Page excerpt.

The print(line, file=f) idiom is a nice way of writing a line to a file without having to remember to specify the new line at the end. It is easy to forget the \n in f.writelines([f'{line}\n' for line in lines]) and get everything on one line! It is also easy to forget to strip() the new lines when reading a file, but such is life.

done_file.py

You may have noticed in Part 1 of the F# series that we had domain functions (in domain.fs) related to parsing completed items from strings. Since that logic is specific to file persistence, it really does not belong in the domain - we will correct that this time around.

import re
import os
import file
import done_domain as done
from datetime import datetime
from typing import List, Optional

# define a file path where completed items will be stored
PATH = 'todo.done.txt'

def _parse_datetime(iso_date: str) -> datetime:
    return datetime.strptime(iso_date, "%Y-%m-%dT%H:%M:%S.%f")

Information provided.

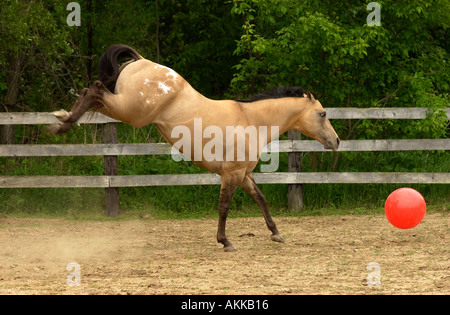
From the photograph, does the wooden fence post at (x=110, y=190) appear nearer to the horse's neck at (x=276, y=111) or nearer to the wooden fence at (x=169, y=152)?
the wooden fence at (x=169, y=152)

Set exercise.
List every module that the code in the page excerpt imports, in the order they appear.

Final answer.
re, os, file, done_domain, datetime, typing